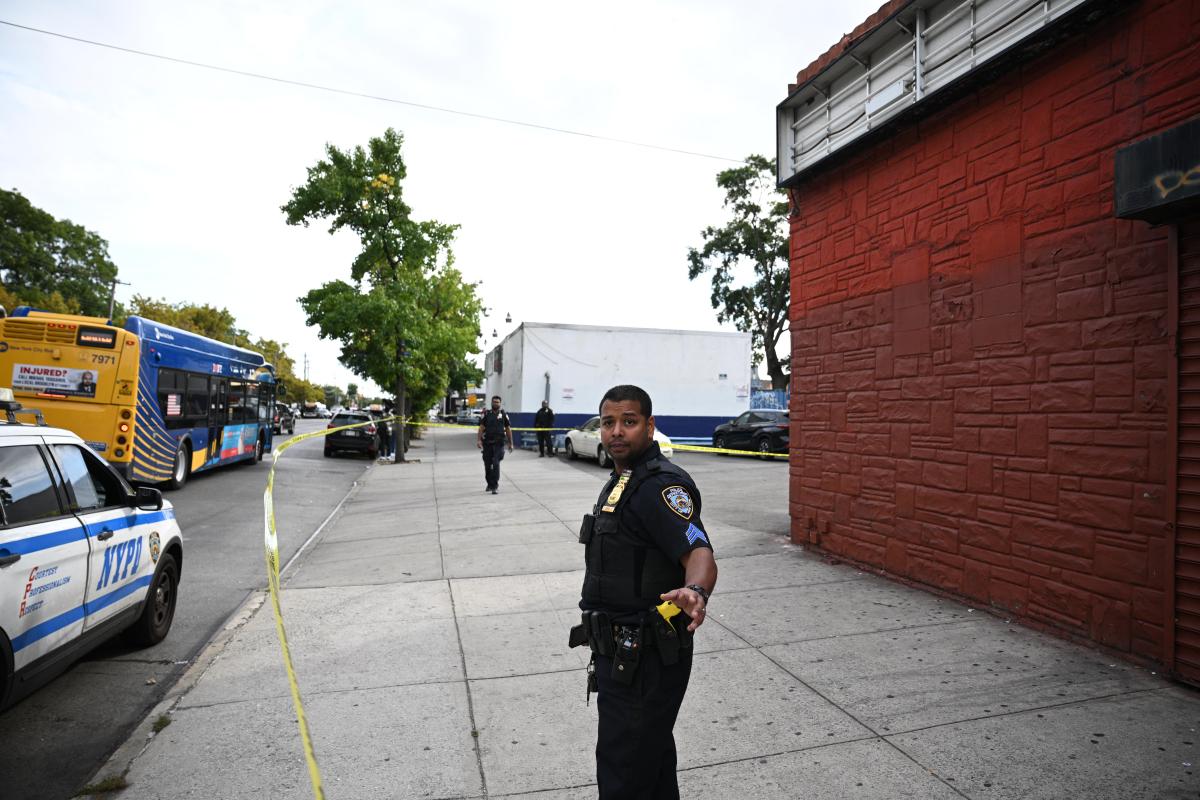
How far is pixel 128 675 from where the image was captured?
491 centimetres

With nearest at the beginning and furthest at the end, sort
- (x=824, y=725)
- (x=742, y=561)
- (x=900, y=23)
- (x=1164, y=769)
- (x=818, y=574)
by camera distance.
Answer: (x=1164, y=769), (x=824, y=725), (x=900, y=23), (x=818, y=574), (x=742, y=561)

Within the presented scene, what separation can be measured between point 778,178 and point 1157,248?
464 centimetres

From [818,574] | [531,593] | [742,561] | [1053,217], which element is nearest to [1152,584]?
[1053,217]

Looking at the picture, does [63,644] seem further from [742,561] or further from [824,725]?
[742,561]

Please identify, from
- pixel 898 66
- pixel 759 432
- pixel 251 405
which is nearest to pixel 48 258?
pixel 251 405

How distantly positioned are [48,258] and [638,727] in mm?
65112

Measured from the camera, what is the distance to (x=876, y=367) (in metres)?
6.82

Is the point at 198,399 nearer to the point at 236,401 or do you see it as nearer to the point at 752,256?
the point at 236,401

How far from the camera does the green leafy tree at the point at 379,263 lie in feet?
68.3

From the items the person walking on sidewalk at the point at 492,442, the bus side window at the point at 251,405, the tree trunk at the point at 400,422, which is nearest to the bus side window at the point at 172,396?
the bus side window at the point at 251,405

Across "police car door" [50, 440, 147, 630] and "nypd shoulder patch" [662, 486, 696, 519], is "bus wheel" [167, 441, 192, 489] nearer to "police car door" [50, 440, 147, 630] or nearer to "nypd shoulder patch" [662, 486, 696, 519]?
"police car door" [50, 440, 147, 630]

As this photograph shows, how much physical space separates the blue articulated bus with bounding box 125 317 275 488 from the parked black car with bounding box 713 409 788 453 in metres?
13.2

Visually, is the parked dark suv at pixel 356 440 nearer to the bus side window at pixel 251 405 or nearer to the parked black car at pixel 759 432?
the bus side window at pixel 251 405

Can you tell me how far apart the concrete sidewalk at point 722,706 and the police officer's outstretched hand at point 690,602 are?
140 cm
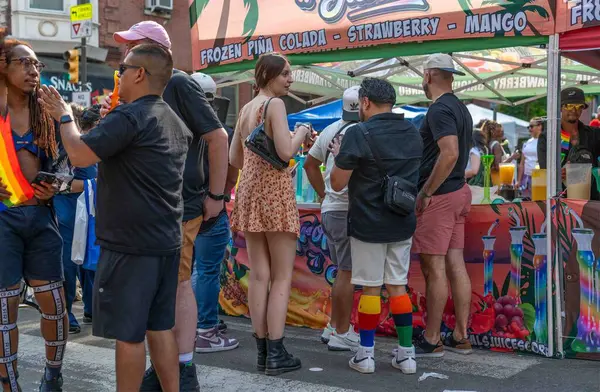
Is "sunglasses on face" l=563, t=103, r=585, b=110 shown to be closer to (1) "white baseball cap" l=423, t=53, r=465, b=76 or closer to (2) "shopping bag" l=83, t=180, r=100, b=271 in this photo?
(1) "white baseball cap" l=423, t=53, r=465, b=76

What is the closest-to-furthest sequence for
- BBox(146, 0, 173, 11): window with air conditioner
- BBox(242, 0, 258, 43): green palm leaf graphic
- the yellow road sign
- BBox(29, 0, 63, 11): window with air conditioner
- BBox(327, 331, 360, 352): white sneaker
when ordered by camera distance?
1. BBox(327, 331, 360, 352): white sneaker
2. BBox(242, 0, 258, 43): green palm leaf graphic
3. the yellow road sign
4. BBox(29, 0, 63, 11): window with air conditioner
5. BBox(146, 0, 173, 11): window with air conditioner

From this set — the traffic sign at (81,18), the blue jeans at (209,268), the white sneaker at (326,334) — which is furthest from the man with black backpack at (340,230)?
the traffic sign at (81,18)

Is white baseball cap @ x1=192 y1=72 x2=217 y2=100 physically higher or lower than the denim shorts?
higher

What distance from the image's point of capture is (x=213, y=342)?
6.04 meters

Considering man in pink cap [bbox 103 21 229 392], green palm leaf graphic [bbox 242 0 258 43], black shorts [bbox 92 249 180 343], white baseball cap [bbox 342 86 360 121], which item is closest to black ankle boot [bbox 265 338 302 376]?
man in pink cap [bbox 103 21 229 392]

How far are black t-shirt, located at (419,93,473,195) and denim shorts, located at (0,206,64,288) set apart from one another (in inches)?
105

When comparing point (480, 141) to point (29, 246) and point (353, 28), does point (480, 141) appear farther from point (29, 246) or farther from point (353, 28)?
point (29, 246)

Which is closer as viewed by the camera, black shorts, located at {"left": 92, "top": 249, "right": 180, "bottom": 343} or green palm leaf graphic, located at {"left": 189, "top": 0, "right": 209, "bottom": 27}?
black shorts, located at {"left": 92, "top": 249, "right": 180, "bottom": 343}

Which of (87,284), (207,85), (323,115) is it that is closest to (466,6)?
(207,85)

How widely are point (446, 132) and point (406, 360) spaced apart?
1.59 metres

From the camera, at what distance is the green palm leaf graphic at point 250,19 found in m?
6.95

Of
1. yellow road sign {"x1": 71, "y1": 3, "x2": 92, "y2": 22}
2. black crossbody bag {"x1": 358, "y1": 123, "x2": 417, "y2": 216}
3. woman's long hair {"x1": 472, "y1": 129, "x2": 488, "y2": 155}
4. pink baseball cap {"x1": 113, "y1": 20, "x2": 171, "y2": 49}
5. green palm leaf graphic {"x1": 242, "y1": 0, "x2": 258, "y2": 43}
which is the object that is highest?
yellow road sign {"x1": 71, "y1": 3, "x2": 92, "y2": 22}

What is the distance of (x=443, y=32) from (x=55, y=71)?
774 inches

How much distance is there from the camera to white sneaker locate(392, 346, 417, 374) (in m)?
5.23
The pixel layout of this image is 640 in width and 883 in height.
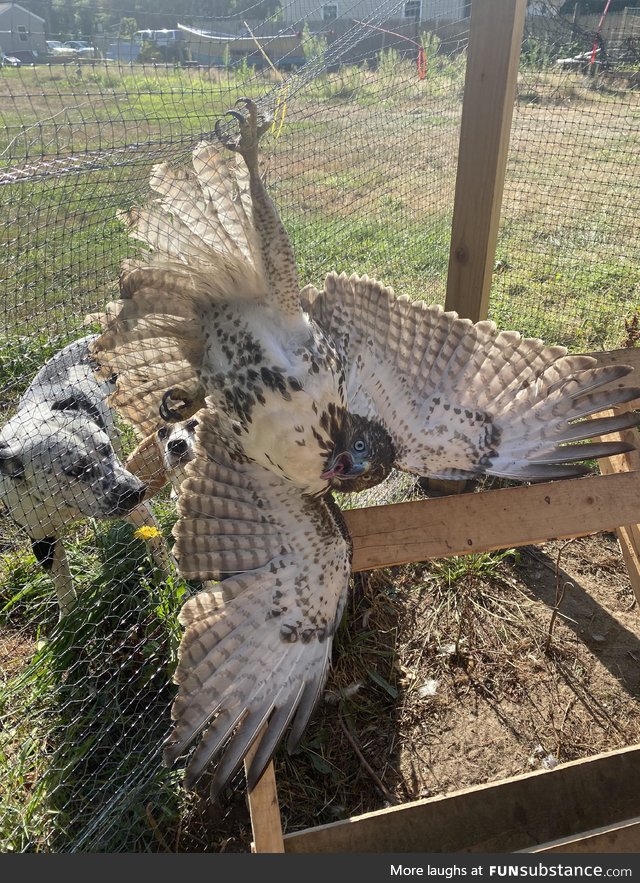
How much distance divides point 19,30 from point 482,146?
1789 millimetres

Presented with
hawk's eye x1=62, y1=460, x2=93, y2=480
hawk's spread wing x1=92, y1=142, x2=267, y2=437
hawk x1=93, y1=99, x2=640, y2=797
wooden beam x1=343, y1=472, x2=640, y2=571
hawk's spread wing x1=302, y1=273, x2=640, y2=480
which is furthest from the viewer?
hawk's eye x1=62, y1=460, x2=93, y2=480

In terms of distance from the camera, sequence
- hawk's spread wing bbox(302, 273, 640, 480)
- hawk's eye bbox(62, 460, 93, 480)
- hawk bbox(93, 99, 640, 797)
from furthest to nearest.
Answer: hawk's eye bbox(62, 460, 93, 480)
hawk's spread wing bbox(302, 273, 640, 480)
hawk bbox(93, 99, 640, 797)

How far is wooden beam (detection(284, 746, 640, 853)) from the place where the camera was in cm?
195

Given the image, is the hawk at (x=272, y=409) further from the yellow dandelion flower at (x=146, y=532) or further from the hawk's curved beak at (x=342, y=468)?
the yellow dandelion flower at (x=146, y=532)

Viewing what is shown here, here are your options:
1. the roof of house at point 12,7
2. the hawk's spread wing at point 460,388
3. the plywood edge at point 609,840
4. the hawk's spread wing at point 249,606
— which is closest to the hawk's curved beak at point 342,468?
the hawk's spread wing at point 249,606

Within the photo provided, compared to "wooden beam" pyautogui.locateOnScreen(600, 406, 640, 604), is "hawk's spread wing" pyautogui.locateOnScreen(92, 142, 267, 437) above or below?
above

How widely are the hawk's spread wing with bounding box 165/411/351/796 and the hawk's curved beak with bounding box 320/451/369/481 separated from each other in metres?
0.12

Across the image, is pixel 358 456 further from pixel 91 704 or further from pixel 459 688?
pixel 91 704

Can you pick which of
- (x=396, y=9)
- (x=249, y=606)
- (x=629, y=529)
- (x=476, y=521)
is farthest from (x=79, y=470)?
(x=396, y=9)

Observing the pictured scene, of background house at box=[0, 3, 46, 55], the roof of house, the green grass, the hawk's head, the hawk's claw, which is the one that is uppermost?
the roof of house

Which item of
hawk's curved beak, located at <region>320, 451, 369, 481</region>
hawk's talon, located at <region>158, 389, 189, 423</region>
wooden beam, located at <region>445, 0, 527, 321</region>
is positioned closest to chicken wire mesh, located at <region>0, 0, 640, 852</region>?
hawk's talon, located at <region>158, 389, 189, 423</region>

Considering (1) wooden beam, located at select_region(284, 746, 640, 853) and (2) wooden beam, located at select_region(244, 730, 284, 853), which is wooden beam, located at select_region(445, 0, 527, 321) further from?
(2) wooden beam, located at select_region(244, 730, 284, 853)

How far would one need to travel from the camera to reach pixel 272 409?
2258mm

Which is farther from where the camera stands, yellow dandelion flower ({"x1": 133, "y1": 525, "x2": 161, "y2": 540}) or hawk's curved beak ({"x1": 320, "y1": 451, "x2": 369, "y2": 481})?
yellow dandelion flower ({"x1": 133, "y1": 525, "x2": 161, "y2": 540})
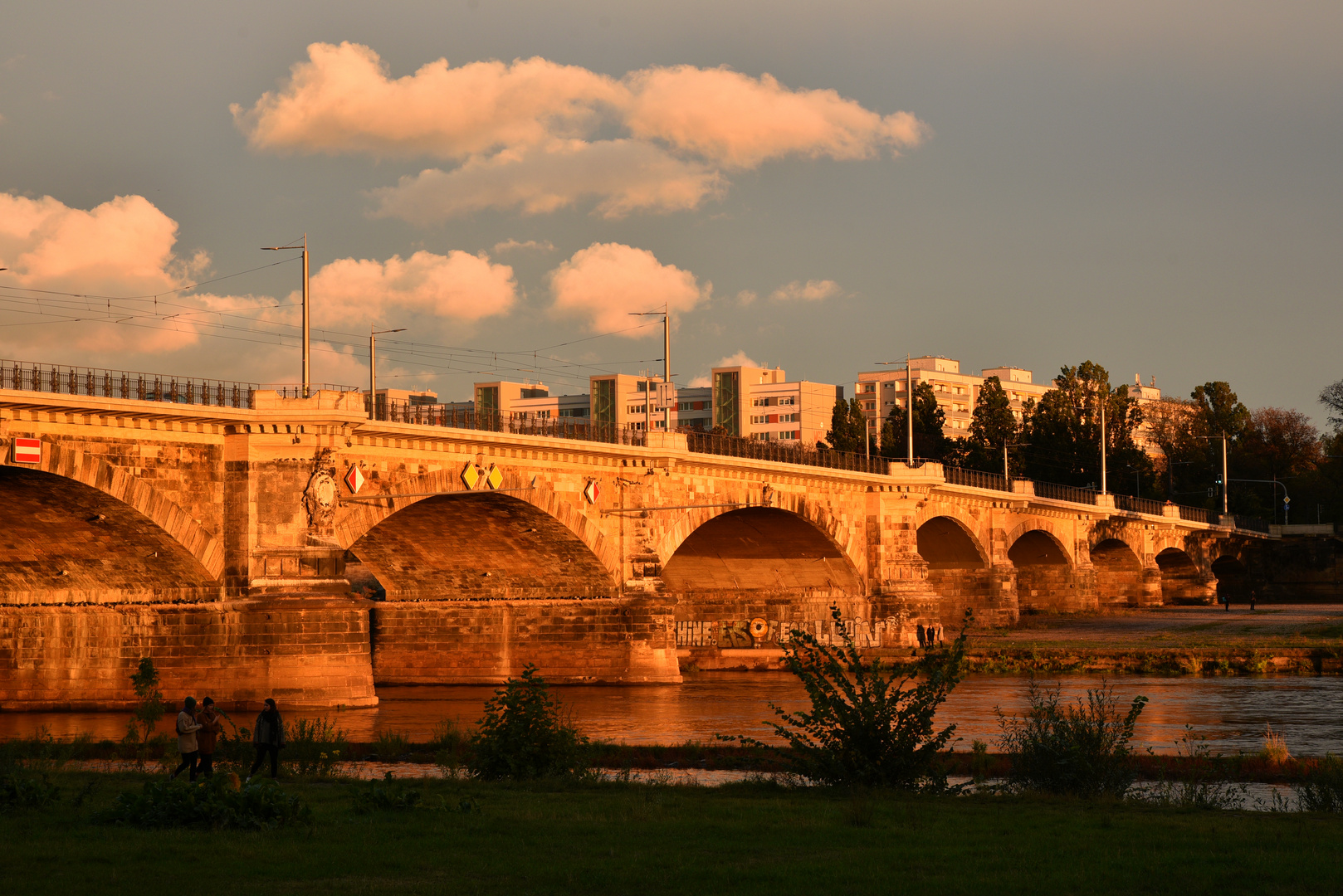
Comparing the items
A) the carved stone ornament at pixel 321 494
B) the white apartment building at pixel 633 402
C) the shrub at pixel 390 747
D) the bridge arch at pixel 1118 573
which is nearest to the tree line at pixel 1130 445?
the bridge arch at pixel 1118 573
__________________________________________________
Revise everything from the start of the entries down to the line containing "464 centimetres", replacing "camera distance" with "distance from the camera" and leaving everything else unchanged. Omit the pictures.

How far is pixel 128 675 from where the image was captured?
491 centimetres

With nearest at the beginning and furthest at the end, sort
- (x=824, y=725)
- (x=742, y=561)
- (x=900, y=23)
- (x=1164, y=769)
- (x=818, y=574)
by distance from the camera.
Answer: (x=1164, y=769), (x=824, y=725), (x=900, y=23), (x=818, y=574), (x=742, y=561)

Within the presented scene, what separation can be measured between point 778,178 and point 1157,248?
464 centimetres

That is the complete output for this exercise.